Input data Block Start
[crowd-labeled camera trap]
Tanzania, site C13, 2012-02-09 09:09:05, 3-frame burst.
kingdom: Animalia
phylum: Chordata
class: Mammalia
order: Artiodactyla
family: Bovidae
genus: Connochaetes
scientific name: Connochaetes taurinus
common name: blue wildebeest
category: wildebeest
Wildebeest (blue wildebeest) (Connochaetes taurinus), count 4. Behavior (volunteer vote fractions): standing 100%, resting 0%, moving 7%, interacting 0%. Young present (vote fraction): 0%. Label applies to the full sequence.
Input data Block End
Would you please reproduce all of the lines above exactly?

[crowd-labeled camera trap]
Tanzania, site C13, 2012-02-09 09:09:05, 3-frame burst.
kingdom: Animalia
phylum: Chordata
class: Mammalia
order: Artiodactyla
family: Bovidae
genus: Connochaetes
scientific name: Connochaetes taurinus
common name: blue wildebeest
category: wildebeest
Wildebeest (blue wildebeest) (Connochaetes taurinus), count 4. Behavior (volunteer vote fractions): standing 100%, resting 0%, moving 7%, interacting 0%. Young present (vote fraction): 0%. Label applies to the full sequence.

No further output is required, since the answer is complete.